2️⃣ Immediate Values:

In AT&T syntax, immediate values are prefixed with a dollar sign ($). Hexadecimal values are written with a 0x prefix, similar to C programming language syntax. Decimal values are also prefixed with a dollar sign but do not have any additional suffix.

Example:

movl $0xFF, %eax   ; Move the immediate value 0xFF to EAX
Hexadecimal Values:
movl $0xFF, %eax   ; Move the hexadecimal value 0xFF into EAX
movl $0x1234, %ebx ; Move the hexadecimal value 0x1234 into EBX
Decimal Values:
movl $255, %eax    ; Move the decimal value 255 into EAX
movl $4660, %ebx   ; Move the decimal value 4660 into EBX

3️⃣ Register Naming:

In AT&T syntax, registers are always prefixed with a percent sign (%). This prefix distinguishes register names from other operands and constants within the code.
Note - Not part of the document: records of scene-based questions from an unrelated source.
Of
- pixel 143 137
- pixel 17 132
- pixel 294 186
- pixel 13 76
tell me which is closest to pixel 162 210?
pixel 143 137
The actual register names remain the same, but the % prefix must be used consistently.

Here are the common register names in AT&T syntax:

  • General Purpose Registers:
    • 8-bit: %al, %bl, %cl, %dl, %ah, %bh, %ch, %dh
    • 16-bit: %ax, %bx, %cx, %dx, %si, %di, %bp, %sp
    • 32-bit: %eax, %ebx, %ecx, %edx, %esi, %edi, %ebp, %esp
    • 64-bit: %rax, %rbx, %rcx, %rdx, %rsi, %rdi, %rbp, %rsp, %r8-%r15
  • Segment Registers: %cs, %ds, %es, %fs, %gs, %ss
  • Instruction Pointer: %eip (32-bit), %rip (64-bit)
  • Flags Register: %eflags (32-bit), %rflags (64-bit)
Move a value into a register:
movl $0x10, %eax   ; Move the immediate value 0x10 into EAX
movb $0xFF, %al    ; Move the immediate value 0xFF into AL
movq $0x1234, %rax ; Move the immediate value 0x1234 into RAX
Move a value between registers:
movl %eax, %ebx    ; Move the value in EAX to EBX
movb %al, %bl      ; Move the value in AL to BL
movq %rax, %rbx    ; Move the value in RAX to RBX

4️⃣ Memory Addressing:

In AT&T syntax, memory operands are enclosed in parentheses (()), and the format for memory addressing is slightly different. The general pattern is:

displacement(base, index, scale)

Where:

  • displacement: A constant value
  • base: A base register
  • index: An index register
  • scale: A scaling factor (1, 2, 4, or 8)

Examples:

  • Simple Addressing:
movl (%ebx), %eax      ; Move the value at the memory address stored in EBX into EAX

movl %ebx, (%eax)      ; Move the value in EBX to the memory address stored in EAX
  • Complex Addressing:
movl 4(%ebx), %eax     ; Move the value at the memory address (EBX + 4) into EAX

movl (%ebx,%ecx,2), %eax ; Move the value at the memory address (EBX + ECX * 2) into EAX

movl 8(%ebx,%ecx,2), %eax ; Move the value at the memory address (EBX + ECX * 2 + 8) into EAX

5️⃣ Operand Sizes:

In AT&T syntax, the size of the operand is specified using suffixes on the instruction mnemonic. The suffixes used are b for byte, w for word, l for long (double word), q for quad word.

Byte (8 bits):
movb $0xFF, (%eax)  ; Move the byte value 0xFF to the memory location pointed by EAX
Word (16 bits):
movw $0xFFFF, (%eax)  ; Move the word value 0xFFFF to the memory location pointed by EAX
Double Word (32 bits):
movl $0xFFFFFFFF, (%eax)  ; Move the double word value 0xFFFFFFFF to the memory location pointed by EAX
Quad Word (64 bits):
movq $0xFFFFFFFFFFFFFFFF, (%rax)  ; Move the quad word value 0xFFFFFFFFFFFFFFFF to the memory location pointed by RAX

6️⃣ Segment Overrides:

When accessing memory, segment overrides are used to specify a segment register other than the default.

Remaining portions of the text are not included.